Confessions Of An Action Star

Confessions Of An Action Star

Frank Sledge is the hottest Hollywood action actor. He is a mixture of Steven Seagal and Jean Claude Van Damme. This is the narrative of his rise, fall and rise again. It even does not seem to know what it is called because the title screen displays one title while the DVD cover has a different one.

Mockumentaries always have a thin line, of some good and some worse. On one hand, you have This is Spinal Tap and I would rate that around an eleven and on the other end you have Gangsta Rap: The Glockumentary n which I gave a moderate 1.9 in my review.

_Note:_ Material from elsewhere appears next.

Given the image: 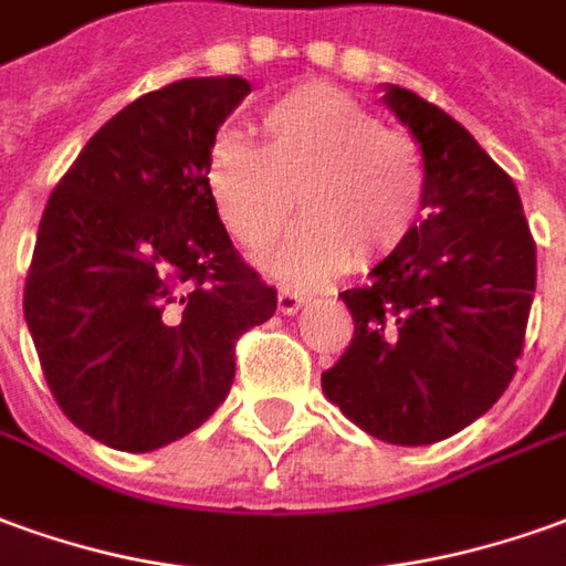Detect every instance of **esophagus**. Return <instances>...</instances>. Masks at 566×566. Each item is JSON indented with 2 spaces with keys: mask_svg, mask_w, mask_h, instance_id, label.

Confessions of an Action Star is somewhere in between of these two films, funny but at times too dull and monotonous.

Confessions of an Action Star is a film that parodies an action star who at first looks almost like Steven Seagal in appearance. Seagal began his life first as a martial artist, however, the main character of this movie called Frank Sledge started as a dancer. He picked up his skill from a parent figure Samantha, who grabbed him at a very young age and taught him dancing. He started off as a Chippendale dancer and soon after got his first film role.

The enjoyment can be derived in part from guessing the title of the original in relation to the parody. Let’s start with Bloodfight 2 and it is here, that the film is indeed entertaining and quite creative. “Well, I see what you did there,” says director John Hu, who does not approve of casting the lead actor of the first film again anyway.

The Asian Hu says, “I don’t get it. What makes you think just because I’m Jewish, I love kung-fu?” when the producer tells him that kung-fu is predominantly appreciated by ‘your people’. They went with the concept that the lead underwent so many plastic surgeries on his face that he is unrecognizable. If the rest of the movie matched these scenes, it would be a success.

Sadly, this film suffers significantly from pacing and filler-heavy slogs between certain sections towards the middle. That is somewhat salvaged by cameos of well-known people playing themselves. Angelina Jolie, Sean Young, Richard Lewis, Kelly Hu, Eric Roberts and Ernie Hudson all appear as themselves in the fictitious universe of Frank Sledge.

David Leitch, who also directed the mockumentary, acted as Sledge; the character he created the film around. Are you one of the people who is living under a rock and don’t know who leitch is? Well, do not count that as a loss. He managed to get all these big leech actors in his film because he is a stuntman in his other career.

Leitch has been cast in films like Blade, Fight Club, Ocean’s Eleven, Daredevil, The Matrix Revolutions, Troy, Mr. and Mrs. Smith, Serenity and The Bourne Ultimatum. His film character is reminiscent of a combination of Jean Claude Van Damme, Steven Seagal, and Wesley Snipes. As for the action hero, the film puts forward as the title hero, this is the one who will slowly rise and fall in this world like any B level action movie star.

In the process, he alienates people including the writer Will, the dance coordinator Glenn and his mentor Samantha. With such films as Below the Law and Out for Vengeance, he becomes loaded and then when he reaches the step where he shoots Jimbo (Rambo), he ends up back at zero.

The plot follows the rise and eventual downfall of a man who aspires to do good but takes a wrong turn somewhere. How does the film manage to treat his redemption? The last failed attempt at a comeback was in Traffic Jam, a Brett Radner film, after which he systematically starts training. The training is in the usual montages but more entertaining, which makes one reminisce the montage song in Team America: World Police.

While the sequence is quite comedic, the song itself is quite strange and was done better in Team America. The routine gets completed effectively at the end for a sequence which is apparently lifted raw from the movie Flashdance. The way it began, the film concludes in a very interesting and creative manner, that is, through an encore routine. The end sequence is followed by his return hit which is best defined as a cross between The Matrix and You Got Served.

This was genuinely one of the funniest movies I’ve seen in a while, of course there are plenty of jokes, and plenty of stupid stuff that makes it funny. The director uses a few jokes in the picture that are defined in placement for maximum humor, the funniest character in my opinion is probably the black man who fakes getting blasted on the head in a movie, or dies from something, and the ex-gay priest is even funnier at times. Some of the jokes don’t seem to scare people to the very end, which adds context to viewing this work.